There may be a time when an extra long dowel is needed. I had to rehab my back door. The bottom rail was loose to the stiles. The bottom rail was a glue up of two sections. The stiles were 5" wide. I wanted to dowel the rail through the stiles, so I needed dowels that were 8" long. 

So, I used off the shelf 1/2" birch dowel rod and cut off 8 dowels 10" each. If you ever experienced a dowel not being able to seat, or getting pushed out from air pressure or from glue, you'll appreciate dowels that are fluted or spiraled.

I used an 18" Channel Lock pliers, and gripped the dowel tightly at one end, and laid the head of the pliers on a partially opened vise. With a hammer, tapped the dowel down allowing the teeth of the pliers to groove the dowel. Then turn the dowel and repeat until the grooves are all around. When done, lightly sand off any loose splinters, or rough edges.
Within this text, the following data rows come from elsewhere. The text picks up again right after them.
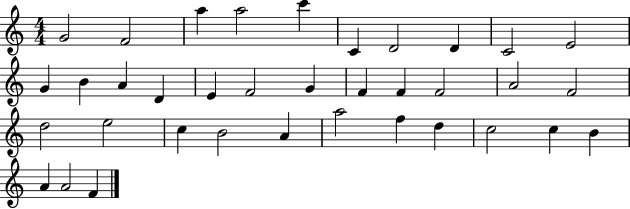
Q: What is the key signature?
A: C major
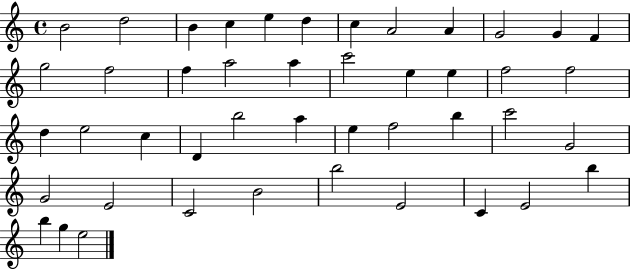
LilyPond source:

{
  \clef treble
  \time 4/4
  \defaultTimeSignature
  \key c \major
  b'2 d''2 | b'4 c''4 e''4 d''4 | c''4 a'2 a'4 | g'2 g'4 f'4 | \break g''2 f''2 | f''4 a''2 a''4 | c'''2 e''4 e''4 | f''2 f''2 | \break d''4 e''2 c''4 | d'4 b''2 a''4 | e''4 f''2 b''4 | c'''2 g'2 | \break g'2 e'2 | c'2 b'2 | b''2 e'2 | c'4 e'2 b''4 | \break b''4 g''4 e''2 | \bar "|."
}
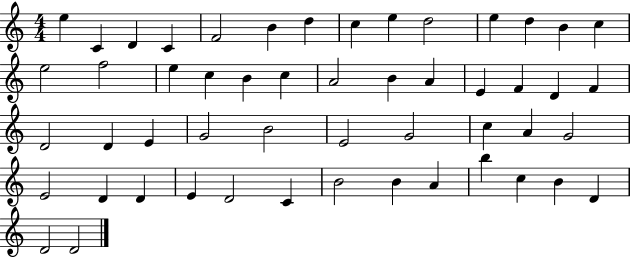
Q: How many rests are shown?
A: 0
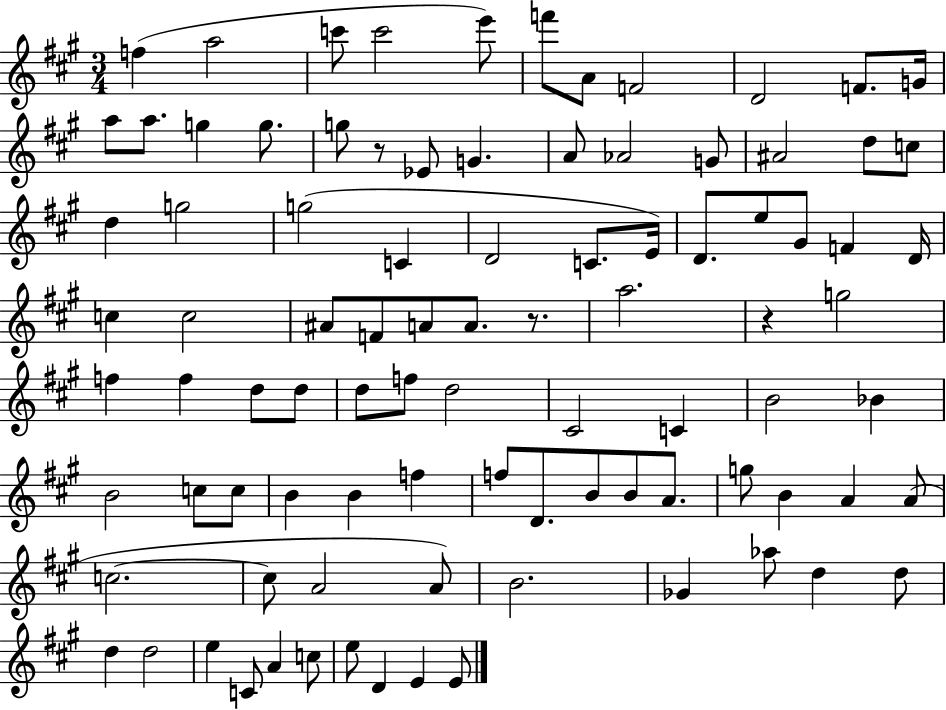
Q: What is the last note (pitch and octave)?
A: E4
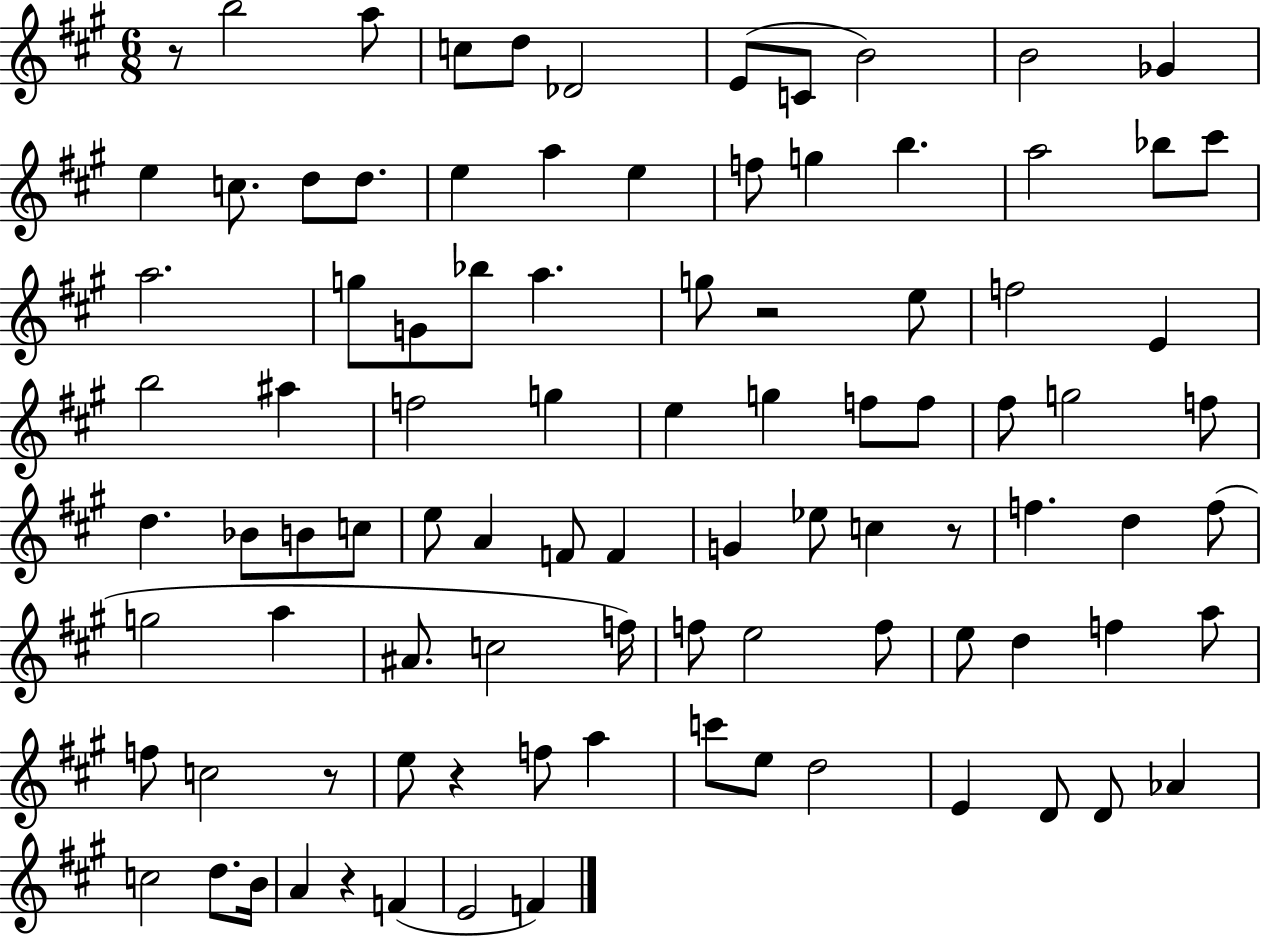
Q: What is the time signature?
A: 6/8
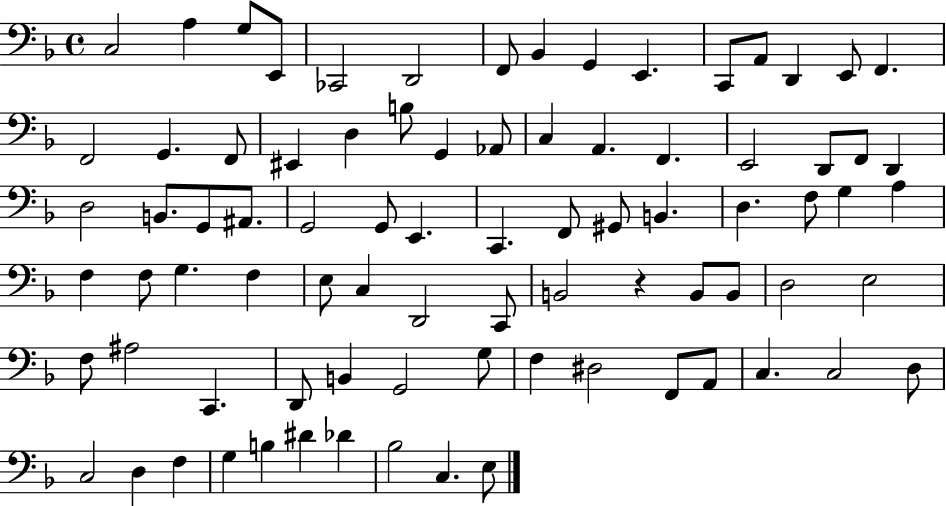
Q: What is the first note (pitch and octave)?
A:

Drilling the holes you'll need an extra long spade (wood boring) bit, or a long drill bit called a "bellhangers bit". They are pretty common. I had an 18" bit. You'll need to drill a steady hole without wandering the drill, so the dowel will fit well and the exit hole isn't out of round. You could also use a brace and an auger bit.

I was in a rush and didn't have the time to hunt down a die to flute the dowels. This worked just fine.


----------



## Rob (Oct 31, 2006)

Yup, good tip. I haven't bought fluted dowels in years...I do the same as you only I just grab the dowel around the diameter with the pliers and work my way up, creating indentations for the glue to hold.
I also use a Lee Valley dowel maker. Just a piece of good steel with tapered holes where you pound a length of stock (whittled or shaved close to the dia.) through the hole. The dowel comes out perfectly and allows you to match wood stock.


----------